Kinetic modeling of phosphorylase-catalyzed iterative β-1,4-glycosylation for degree of polymerization-controlled synthesis of soluble cello-oligosaccharides

We provide here the underlying data of the publication "Kinetic modeling of phosphorylase-catalyzed iterative β-1,4-glycosylation for degree of polymerization-controlled synthesis of soluble cello-oligosaccharides". Please find the abstract below.

Background: Cellodextrin phosphorylase (CdP; EC 2.4.1.49) catalyzes the iterative β-1,4-glycosylation of cellobiose using α-D-glucose 1-phosphate as the donor substrate. Cello-oligosaccharides (COS) with a degree of polymerization (DP) of up to 6 are soluble while those of larger DP self-assemble into solid cellulose material. The soluble COS have attracted considerable attention for their use as dietary fibers that offer a selective prebiotic function. An efficient synthesis of soluble COS requires good control over the DP of the products formed. A mathematical model of the iterative enzymatic glycosylation would be important to facilitate target-oriented process development.

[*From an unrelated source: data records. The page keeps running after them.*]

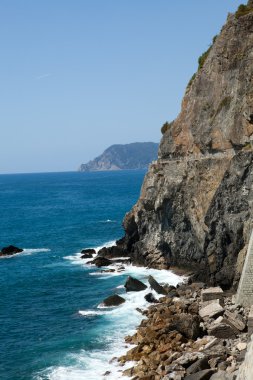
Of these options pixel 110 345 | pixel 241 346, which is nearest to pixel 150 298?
pixel 110 345

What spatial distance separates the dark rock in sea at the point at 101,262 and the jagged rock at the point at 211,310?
77.9 feet

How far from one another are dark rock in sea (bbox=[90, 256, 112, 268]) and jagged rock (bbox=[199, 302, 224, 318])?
23.8 metres

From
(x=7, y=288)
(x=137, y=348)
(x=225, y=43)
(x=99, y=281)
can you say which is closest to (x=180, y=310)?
(x=137, y=348)

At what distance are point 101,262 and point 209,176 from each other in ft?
57.6

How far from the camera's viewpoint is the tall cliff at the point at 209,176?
42438 mm

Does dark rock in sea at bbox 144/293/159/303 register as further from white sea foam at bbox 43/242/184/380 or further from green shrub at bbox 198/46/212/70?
green shrub at bbox 198/46/212/70

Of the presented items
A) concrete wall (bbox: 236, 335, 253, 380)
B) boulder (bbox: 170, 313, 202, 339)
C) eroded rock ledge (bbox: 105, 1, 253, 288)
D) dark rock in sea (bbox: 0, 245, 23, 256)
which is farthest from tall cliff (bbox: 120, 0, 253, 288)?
concrete wall (bbox: 236, 335, 253, 380)

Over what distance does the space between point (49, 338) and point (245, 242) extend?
54.6 ft

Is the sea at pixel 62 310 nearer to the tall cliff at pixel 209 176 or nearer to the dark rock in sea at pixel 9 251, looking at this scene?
the dark rock in sea at pixel 9 251

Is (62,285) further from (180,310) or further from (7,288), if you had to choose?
(180,310)

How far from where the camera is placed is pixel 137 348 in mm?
30547

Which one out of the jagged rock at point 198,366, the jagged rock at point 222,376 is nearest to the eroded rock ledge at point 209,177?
the jagged rock at point 198,366

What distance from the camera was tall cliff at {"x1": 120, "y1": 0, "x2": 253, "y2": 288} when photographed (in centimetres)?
4244

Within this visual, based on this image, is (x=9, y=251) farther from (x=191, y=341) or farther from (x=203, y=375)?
(x=203, y=375)
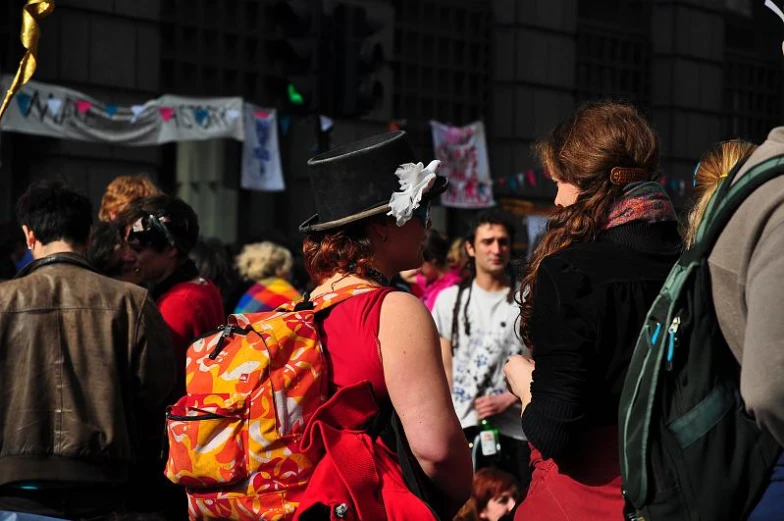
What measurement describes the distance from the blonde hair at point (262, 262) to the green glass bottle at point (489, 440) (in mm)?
2033

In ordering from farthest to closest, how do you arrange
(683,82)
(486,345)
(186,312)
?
1. (683,82)
2. (486,345)
3. (186,312)

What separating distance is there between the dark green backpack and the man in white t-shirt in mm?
4442

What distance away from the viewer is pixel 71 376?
465 centimetres

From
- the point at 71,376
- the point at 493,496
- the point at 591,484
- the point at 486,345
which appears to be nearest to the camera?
the point at 591,484

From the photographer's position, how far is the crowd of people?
10.1ft

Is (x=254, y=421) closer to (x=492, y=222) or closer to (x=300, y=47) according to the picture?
(x=492, y=222)

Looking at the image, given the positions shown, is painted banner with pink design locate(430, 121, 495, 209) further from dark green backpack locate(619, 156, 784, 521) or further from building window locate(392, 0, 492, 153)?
dark green backpack locate(619, 156, 784, 521)

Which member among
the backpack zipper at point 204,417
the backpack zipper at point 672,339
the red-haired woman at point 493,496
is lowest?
the red-haired woman at point 493,496

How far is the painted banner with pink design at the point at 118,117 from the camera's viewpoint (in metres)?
12.0

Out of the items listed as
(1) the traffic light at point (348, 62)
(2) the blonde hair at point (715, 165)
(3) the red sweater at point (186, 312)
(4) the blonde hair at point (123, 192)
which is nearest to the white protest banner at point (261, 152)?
(1) the traffic light at point (348, 62)

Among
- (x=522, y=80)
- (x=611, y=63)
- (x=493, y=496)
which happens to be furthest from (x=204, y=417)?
(x=611, y=63)

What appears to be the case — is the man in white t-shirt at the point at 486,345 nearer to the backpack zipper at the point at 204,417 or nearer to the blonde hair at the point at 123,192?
the blonde hair at the point at 123,192

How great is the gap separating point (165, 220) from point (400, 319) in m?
2.54

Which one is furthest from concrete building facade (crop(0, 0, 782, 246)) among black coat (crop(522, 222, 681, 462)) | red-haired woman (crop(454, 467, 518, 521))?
black coat (crop(522, 222, 681, 462))
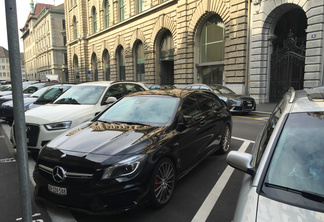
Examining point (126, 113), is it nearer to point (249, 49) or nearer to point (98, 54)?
point (249, 49)

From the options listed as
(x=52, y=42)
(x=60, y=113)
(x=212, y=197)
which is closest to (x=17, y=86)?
(x=212, y=197)

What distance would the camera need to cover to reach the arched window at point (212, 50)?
20.4m

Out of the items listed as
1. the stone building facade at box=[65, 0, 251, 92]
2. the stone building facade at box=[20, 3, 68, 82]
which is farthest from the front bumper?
the stone building facade at box=[20, 3, 68, 82]

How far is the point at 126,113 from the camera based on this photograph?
4340 millimetres

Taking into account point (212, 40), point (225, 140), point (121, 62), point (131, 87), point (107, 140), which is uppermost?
point (212, 40)

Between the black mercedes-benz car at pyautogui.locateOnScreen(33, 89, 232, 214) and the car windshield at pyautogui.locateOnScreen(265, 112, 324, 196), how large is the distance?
1505 mm

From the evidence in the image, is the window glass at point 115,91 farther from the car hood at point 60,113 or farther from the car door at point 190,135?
the car door at point 190,135

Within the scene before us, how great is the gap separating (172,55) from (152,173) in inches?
911

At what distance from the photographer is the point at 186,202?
3430mm

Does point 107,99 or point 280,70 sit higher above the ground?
point 280,70

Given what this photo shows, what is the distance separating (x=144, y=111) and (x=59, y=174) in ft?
5.74

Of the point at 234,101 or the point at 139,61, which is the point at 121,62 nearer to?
A: the point at 139,61

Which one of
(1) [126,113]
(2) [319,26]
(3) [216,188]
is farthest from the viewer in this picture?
(2) [319,26]

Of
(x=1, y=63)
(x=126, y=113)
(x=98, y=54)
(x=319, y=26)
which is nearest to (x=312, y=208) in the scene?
(x=126, y=113)
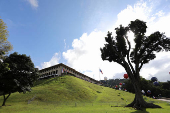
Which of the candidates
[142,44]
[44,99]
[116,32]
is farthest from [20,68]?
[142,44]

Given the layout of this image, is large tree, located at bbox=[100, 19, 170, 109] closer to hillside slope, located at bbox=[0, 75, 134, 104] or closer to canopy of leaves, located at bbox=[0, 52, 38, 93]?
hillside slope, located at bbox=[0, 75, 134, 104]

Results: A detailed time-course analysis of the formation of COS products from cellobiose (25 mM, 50 mM) and α-D-glucose 1-phosphate (10–100 mM) was performed using the CdP from Clostridium cellulosi. A mechanism-based, Michaelis–Menten type mathematical model was developed to describe the kinetics of the iterative enzymatic glycosylation of cellobiose. The mechanistic model was combined with an empirical description of the DP-dependent self-assembly of the COS into insoluble cellulose. The hybrid model thus obtained was used for kinetic parameter determination from time-course fits performed with constraints derived from initial rate data. The fitted hybrid model provided excellent description of the experimental dynamics of the COS in the DP range 3–6 and also accounted for the insoluble product formation. The hybrid model was suitable to disentangle the complex relationship between the process conditions used (i.e., substrate concentration, donor/acceptor ratio, reaction time) and the reaction output obtained (i.e., yield and composition of soluble COS). Model application to a window-of-operation analysis for the synthesis of soluble COS was demonstrated on the example of a COS mixture enriched in DP 4.
Conclusions: The hybrid model of CdP-catalyzed iterative glycosylation is an important engineering tool to study and optimize the biocatalytic synthesis of soluble COS. The kinetic modeling approach used here can be of a general interest to be applied to other iteratively catalyzed enzymatic reactions of synthetic importance.